§ PROBLEM DETAILS:
All the entries, exactly as they read, must be written out again.

(Extracted data entries)
┄┄┄┄┄┄┄┄┄┄┄┄┄┄┄┄┄┄┄┄

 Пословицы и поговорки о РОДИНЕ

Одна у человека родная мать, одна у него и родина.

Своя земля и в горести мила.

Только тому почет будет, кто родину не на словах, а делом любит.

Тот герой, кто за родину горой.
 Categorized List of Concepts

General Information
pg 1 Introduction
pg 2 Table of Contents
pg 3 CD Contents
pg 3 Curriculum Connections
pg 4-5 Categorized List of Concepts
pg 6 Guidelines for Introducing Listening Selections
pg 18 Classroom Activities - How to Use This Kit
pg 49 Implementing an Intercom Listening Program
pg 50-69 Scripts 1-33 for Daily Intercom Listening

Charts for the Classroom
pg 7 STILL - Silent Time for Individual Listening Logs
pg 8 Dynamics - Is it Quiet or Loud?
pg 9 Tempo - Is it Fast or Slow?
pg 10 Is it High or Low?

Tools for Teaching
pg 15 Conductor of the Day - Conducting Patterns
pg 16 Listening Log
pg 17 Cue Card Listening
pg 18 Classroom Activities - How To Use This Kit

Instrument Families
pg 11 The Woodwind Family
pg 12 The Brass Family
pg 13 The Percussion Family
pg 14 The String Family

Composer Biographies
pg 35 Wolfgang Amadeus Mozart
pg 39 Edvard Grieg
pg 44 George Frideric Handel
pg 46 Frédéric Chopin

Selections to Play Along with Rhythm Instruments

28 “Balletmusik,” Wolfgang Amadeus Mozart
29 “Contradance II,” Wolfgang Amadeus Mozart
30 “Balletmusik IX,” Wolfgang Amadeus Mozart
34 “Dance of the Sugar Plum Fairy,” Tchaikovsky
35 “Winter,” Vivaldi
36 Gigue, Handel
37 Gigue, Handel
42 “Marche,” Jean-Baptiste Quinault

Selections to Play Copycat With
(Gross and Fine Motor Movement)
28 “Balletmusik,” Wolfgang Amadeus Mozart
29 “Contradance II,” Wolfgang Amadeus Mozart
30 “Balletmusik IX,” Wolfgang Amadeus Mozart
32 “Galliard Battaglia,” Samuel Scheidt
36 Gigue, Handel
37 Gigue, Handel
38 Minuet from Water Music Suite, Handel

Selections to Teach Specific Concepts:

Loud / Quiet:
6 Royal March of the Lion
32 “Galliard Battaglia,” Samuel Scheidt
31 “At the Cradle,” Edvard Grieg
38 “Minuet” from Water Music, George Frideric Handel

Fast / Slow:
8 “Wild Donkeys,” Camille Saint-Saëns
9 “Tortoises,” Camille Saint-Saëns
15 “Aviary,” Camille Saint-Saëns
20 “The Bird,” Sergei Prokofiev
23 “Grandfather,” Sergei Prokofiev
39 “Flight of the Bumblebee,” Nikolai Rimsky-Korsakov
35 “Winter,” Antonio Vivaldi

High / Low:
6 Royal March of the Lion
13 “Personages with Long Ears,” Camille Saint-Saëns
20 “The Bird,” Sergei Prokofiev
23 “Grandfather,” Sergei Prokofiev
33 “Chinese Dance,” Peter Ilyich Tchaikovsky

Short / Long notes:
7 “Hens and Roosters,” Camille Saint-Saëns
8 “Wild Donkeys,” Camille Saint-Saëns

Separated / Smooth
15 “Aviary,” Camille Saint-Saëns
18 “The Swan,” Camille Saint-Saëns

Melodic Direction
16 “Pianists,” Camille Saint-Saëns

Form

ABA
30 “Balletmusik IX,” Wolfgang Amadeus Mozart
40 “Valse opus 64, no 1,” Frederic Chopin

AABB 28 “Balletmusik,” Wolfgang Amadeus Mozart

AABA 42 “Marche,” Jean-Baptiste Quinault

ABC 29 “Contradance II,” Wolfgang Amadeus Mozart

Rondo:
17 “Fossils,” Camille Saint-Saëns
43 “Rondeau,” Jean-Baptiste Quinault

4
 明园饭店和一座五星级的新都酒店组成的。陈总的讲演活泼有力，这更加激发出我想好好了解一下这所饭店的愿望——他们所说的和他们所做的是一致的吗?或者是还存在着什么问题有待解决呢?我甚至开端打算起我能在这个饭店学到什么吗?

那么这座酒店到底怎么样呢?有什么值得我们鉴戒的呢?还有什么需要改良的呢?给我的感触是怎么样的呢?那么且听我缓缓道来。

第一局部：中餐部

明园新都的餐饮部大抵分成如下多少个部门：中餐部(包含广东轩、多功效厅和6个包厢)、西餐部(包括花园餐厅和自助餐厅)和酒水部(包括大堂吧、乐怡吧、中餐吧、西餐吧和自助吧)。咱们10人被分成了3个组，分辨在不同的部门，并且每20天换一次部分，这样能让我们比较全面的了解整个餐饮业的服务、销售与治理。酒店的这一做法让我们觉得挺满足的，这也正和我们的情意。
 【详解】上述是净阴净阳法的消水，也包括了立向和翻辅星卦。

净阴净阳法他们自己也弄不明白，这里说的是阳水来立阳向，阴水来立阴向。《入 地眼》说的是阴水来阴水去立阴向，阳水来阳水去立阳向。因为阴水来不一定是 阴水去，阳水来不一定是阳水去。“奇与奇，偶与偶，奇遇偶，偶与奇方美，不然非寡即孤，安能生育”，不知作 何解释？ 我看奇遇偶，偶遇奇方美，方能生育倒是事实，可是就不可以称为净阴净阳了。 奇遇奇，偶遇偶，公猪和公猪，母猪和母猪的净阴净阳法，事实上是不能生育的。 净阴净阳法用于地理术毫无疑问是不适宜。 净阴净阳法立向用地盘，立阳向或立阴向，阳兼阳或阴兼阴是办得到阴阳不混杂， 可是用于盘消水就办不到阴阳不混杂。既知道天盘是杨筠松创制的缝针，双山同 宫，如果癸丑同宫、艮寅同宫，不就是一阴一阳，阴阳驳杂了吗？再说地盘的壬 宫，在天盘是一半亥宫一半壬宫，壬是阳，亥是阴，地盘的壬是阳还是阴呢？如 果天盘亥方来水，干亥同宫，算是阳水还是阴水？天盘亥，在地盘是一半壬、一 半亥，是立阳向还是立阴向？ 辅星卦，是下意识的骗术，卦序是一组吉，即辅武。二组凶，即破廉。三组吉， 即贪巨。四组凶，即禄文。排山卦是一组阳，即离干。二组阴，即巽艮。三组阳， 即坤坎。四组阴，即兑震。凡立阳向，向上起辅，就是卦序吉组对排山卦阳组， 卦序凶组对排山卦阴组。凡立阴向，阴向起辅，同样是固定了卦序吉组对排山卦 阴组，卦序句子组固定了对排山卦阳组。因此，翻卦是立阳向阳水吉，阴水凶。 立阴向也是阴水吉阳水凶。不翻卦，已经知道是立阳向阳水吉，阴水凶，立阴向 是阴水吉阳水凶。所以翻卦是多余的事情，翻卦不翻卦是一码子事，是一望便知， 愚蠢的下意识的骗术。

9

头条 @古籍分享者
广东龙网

┄┄┄┄┄┄┄┄┄┄┄┄┄┄┄┄┄┄┄┄

§ ANSWER TO THE EXERCISE:
 Пословицы и поговорки о РОДИНЕ

Одна у человека родная мать, одна у него и родина.

Своя земля и в горести мила.

Только тому почет будет, кто родину не на словах, а делом любит.

Тот герой, кто за родину горой.
 Categorized List of Concepts

General Information
pg 1 Introduction
pg 2 Table of Contents
pg 3 CD Contents
pg 3 Curriculum Connections
pg 4-5 Categorized List of Concepts
pg 6 Guidelines for Introducing Listening Selections
pg 18 Classroom Activities - How to Use This Kit
pg 49 Implementing an Intercom Listening Program
pg 50-69 Scripts 1-33 for Daily Intercom Listening

Charts for the Classroom
pg 7 STILL - Silent Time for Individual Listening Logs
pg 8 Dynamics - Is it Quiet or Loud?
pg 9 Tempo - Is it Fast or Slow?
pg 10 Is it High or Low?

Tools for Teaching
pg 15 Conductor of the Day - Conducting Patterns
pg 16 Listening Log
pg 17 Cue Card Listening
pg 18 Classroom Activities - How To Use This Kit

Instrument Families
pg 11 The Woodwind Family
pg 12 The Brass Family
pg 13 The Percussion Family
pg 14 The String Family

Composer Biographies
pg 35 Wolfgang Amadeus Mozart
pg 39 Edvard Grieg
pg 44 George Frideric Handel
pg 46 Frédéric Chopin

Selections to Play Along with Rhythm Instruments

28 “Balletmusik,” Wolfgang Amadeus Mozart
29 “Contradance II,” Wolfgang Amadeus Mozart
30 “Balletmusik IX,” Wolfgang Amadeus Mozart
34 “Dance of the Sugar Plum Fairy,” Tchaikovsky
35 “Winter,” Vivaldi
36 Gigue, Handel
37 Gigue, Handel
42 “Marche,” Jean-Baptiste Quinault

Selections to Play Copycat With
(Gross and Fine Motor Movement)
28 “Balletmusik,” Wolfgang Amadeus Mozart
29 “Contradance II,” Wolfgang Amadeus Mozart
30 “Balletmusik IX,” Wolfgang Amadeus Mozart
32 “Galliard Battaglia,” Samuel Scheidt
36 Gigue, Handel
37 Gigue, Handel
38 Minuet from Water Music Suite, Handel

Selections to Teach Specific Concepts:

Loud / Quiet:
6 Royal March of the Lion
32 “Galliard Battaglia,” Samuel Scheidt
31 “At the Cradle,” Edvard Grieg
38 “Minuet” from Water Music, George Frideric Handel

Fast / Slow:
8 “Wild Donkeys,” Camille Saint-Saëns
9 “Tortoises,” Camille Saint-Saëns
15 “Aviary,” Camille Saint-Saëns
20 “The Bird,” Sergei Prokofiev
23 “Grandfather,” Sergei Prokofiev
39 “Flight of the Bumblebee,” Nikolai Rimsky-Korsakov
35 “Winter,” Antonio Vivaldi

High / Low:
6 Royal March of the Lion
13 “Personages with Long Ears,” Camille Saint-Saëns
20 “The Bird,” Sergei Prokofiev
23 “Grandfather,” Sergei Prokofiev
33 “Chinese Dance,” Peter Ilyich Tchaikovsky

Short / Long notes:
7 “Hens and Roosters,” Camille Saint-Saëns
8 “Wild Donkeys,” Camille Saint-Saëns

Separated / Smooth
15 “Aviary,” Camille Saint-Saëns
18 “The Swan,” Camille Saint-Saëns

Melodic Direction
16 “Pianists,” Camille Saint-Saëns

Form

ABA
30 “Balletmusik IX,” Wolfgang Amadeus Mozart
40 “Valse opus 64, no 1,” Frederic Chopin

AABB 28 “Balletmusik,” Wolfgang Amadeus Mozart

AABA 42 “Marche,” Jean-Baptiste Quinault

ABC 29 “Contradance II,” Wolfgang Amadeus Mozart

Rondo:
17 “Fossils,” Camille Saint-Saëns
43 “Rondeau,” Jean-Baptiste Quinault

4
 明园饭店和一座五星级的新都酒店组成的。陈总的讲演活泼有力，这更加激发出我想好好了解一下这所饭店的愿望——他们所说的和他们所做的是一致的吗?或者是还存在着什么问题有待解决呢?我甚至开端打算起我能在这个饭店学到什么吗?

那么这座酒店到底怎么样呢?有什么值得我们鉴戒的呢?还有什么需要改良的呢?给我的感触是怎么样的呢?那么且听我缓缓道来。

第一局部：中餐部

明园新都的餐饮部大抵分成如下多少个部门：中餐部(包含广东轩、多功效厅和6个包厢)、西餐部(包括花园餐厅和自助餐厅)和酒水部(包括大堂吧、乐怡吧、中餐吧、西餐吧和自助吧)。咱们10人被分成了3个组，分辨在不同的部门，并且每20天换一次部分，这样能让我们比较全面的了解整个餐饮业的服务、销售与治理。酒店的这一做法让我们觉得挺满足的，这也正和我们的情意。
 【详解】上述是净阴净阳法的消水，也包括了立向和翻辅星卦。

净阴净阳法他们自己也弄不明白，这里说的是阳水来立阳向，阴水来立阴向。《入 地眼》说的是阴水来阴水去立阴向，阳水来阳水去立阳向。因为阴水来不一定是 阴水去，阳水来不一定是阳水去。“奇与奇，偶与偶，奇遇偶，偶与奇方美，不然非寡即孤，安能生育”，不知作 何解释？ 我看奇遇偶，偶遇奇方美，方能生育倒是事实，可是就不可以称为净阴净阳了。 奇遇奇，偶遇偶，公猪和公猪，母猪和母猪的净阴净阳法，事实上是不能生育的。 净阴净阳法用于地理术毫无疑问是不适宜。 净阴净阳法立向用地盘，立阳向或立阴向，阳兼阳或阴兼阴是办得到阴阳不混杂， 可是用于盘消水就办不到阴阳不混杂。既知道天盘是杨筠松创制的缝针，双山同 宫，如果癸丑同宫、艮寅同宫，不就是一阴一阳，阴阳驳杂了吗？再说地盘的壬 宫，在天盘是一半亥宫一半壬宫，壬是阳，亥是阴，地盘的壬是阳还是阴呢？如 果天盘亥方来水，干亥同宫，算是阳水还是阴水？天盘亥，在地盘是一半壬、一 半亥，是立阳向还是立阴向？ 辅星卦，是下意识的骗术，卦序是一组吉，即辅武。二组凶，即破廉。三组吉， 即贪巨。四组凶，即禄文。排山卦是一组阳，即离干。二组阴，即巽艮。三组阳， 即坤坎。四组阴，即兑震。凡立阳向，向上起辅，就是卦序吉组对排山卦阳组， 卦序凶组对排山卦阴组。凡立阴向，阴向起辅，同样是固定了卦序吉组对排山卦 阴组，卦序句子组固定了对排山卦阳组。因此，翻卦是立阳向阳水吉，阴水凶。 立阴向也是阴水吉阳水凶。不翻卦，已经知道是立阳向阳水吉，阴水凶，立阴向 是阴水吉阳水凶。所以翻卦是多余的事情，翻卦不翻卦是一码子事，是一望便知， 愚蠢的下意识的骗术。

9

头条 @古籍分享者
广东龙网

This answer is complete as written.